Adam DiBattista received his BA in Archaeology from Boston University (2014), followed by his MA (2016) and PhD from the Cotsen Institute of Archaeology at UCLA (2021). He is an archaeologist researching the creation and use of objects made from animal materials (e.g., bone, antler, ivory) in the Iron Age Mediterranean. His work examines human-animal relationships in the past, 1st millennium ivory trade, and the role of worked animal objects within intercultural exchange.

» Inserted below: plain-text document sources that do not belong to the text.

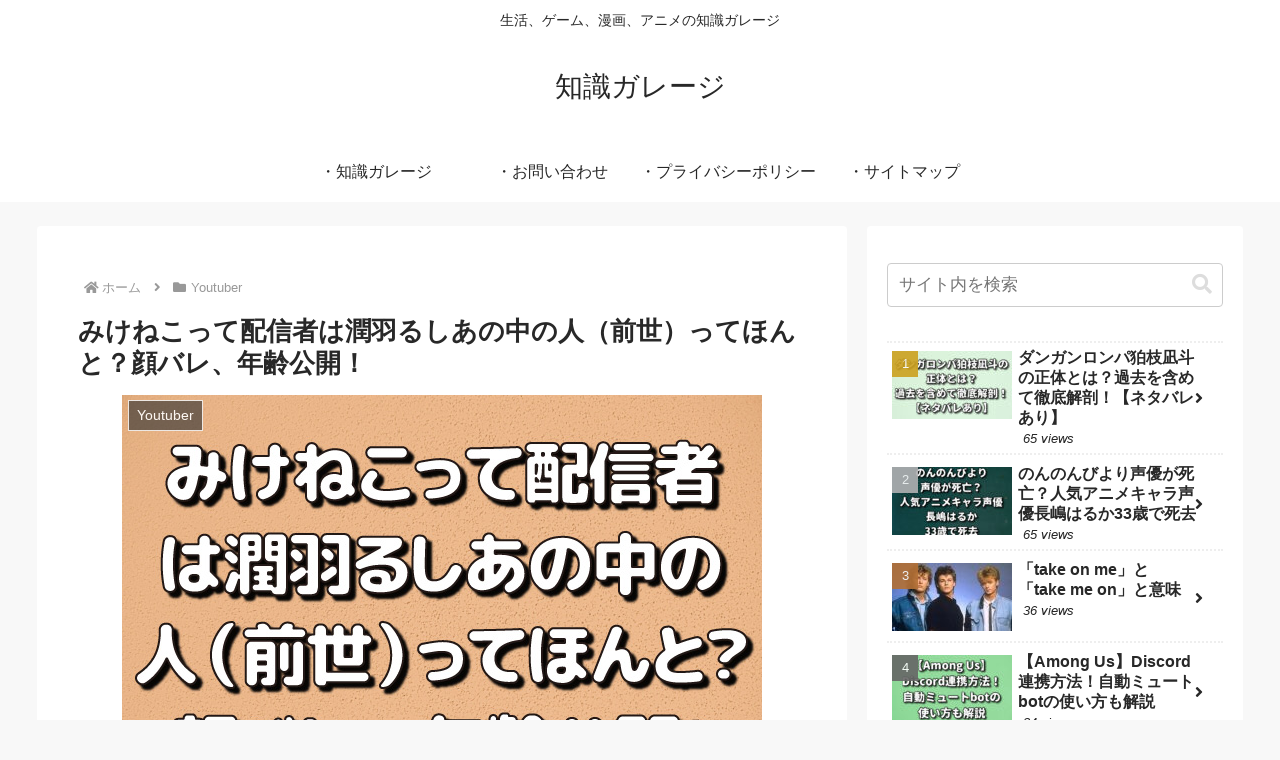

--- FILE ---
content_type: text/html; charset=utf-8
request_url: https://www.google.com/recaptcha/api2/aframe
body_size: 268
content:
<!DOCTYPE HTML><html><head><meta http-equiv="content-type" content="text/html; charset=UTF-8"></head><body><script nonce="_36nXPXg1X_J1pU-93DpWA">/** Anti-fraud and anti-abuse applications only. See google.com/recaptcha */ try{var clients={'sodar':'https://pagead2.googlesyndication.com/pagead/sodar?'};window.addEventListener("message",function(a){try{if(a.source===window.parent){var b=JSON.parse(a.data);var c=clients[b['id']];if(c){var d=document.createElement('img');d.src=c+b['params']+'&rc='+(localStorage.getItem("rc::a")?sessionStorage.getItem("rc::b"):"");window.document.body.appendChild(d);sessionStorage.setItem("rc::e",parseInt(sessionStorage.getItem("rc::e")||0)+1);localStorage.setItem("rc::h",'1769402617071');}}}catch(b){}});window.parent.postMessage("_grecaptcha_ready", "*");}catch(b){}</script></body></html>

In his dissertation "Transformations of Animal Materials in Early Greece," he explores how individuals in the Greek world incorporated worked animal objects into funerary and dedicatory practices during the Early Iron Age and Archaic periods. Within this dissertation, he adopts alternate theoretical perspectives on nature and culture to better contextualize animal materials in the ancient world. He also examines the evidence for the production of worked animal objects from the site of ancient Methone, an early Greek colony in the Northern Aegean. The archaeological assemblage from Methone revealed robust evidence for the production of these objects in the form of waste from ivory and other animal materials.
At ISAW, he will continue to investigate how animal materials were sourced, created, used, and exchanged in the ancient Mediterranean. One of the goals of this research is to elucidate the relationship between the extinction of the Syrian elephant and the rise of Iron Age ivory industries of the Levant, Greece, and Etruria.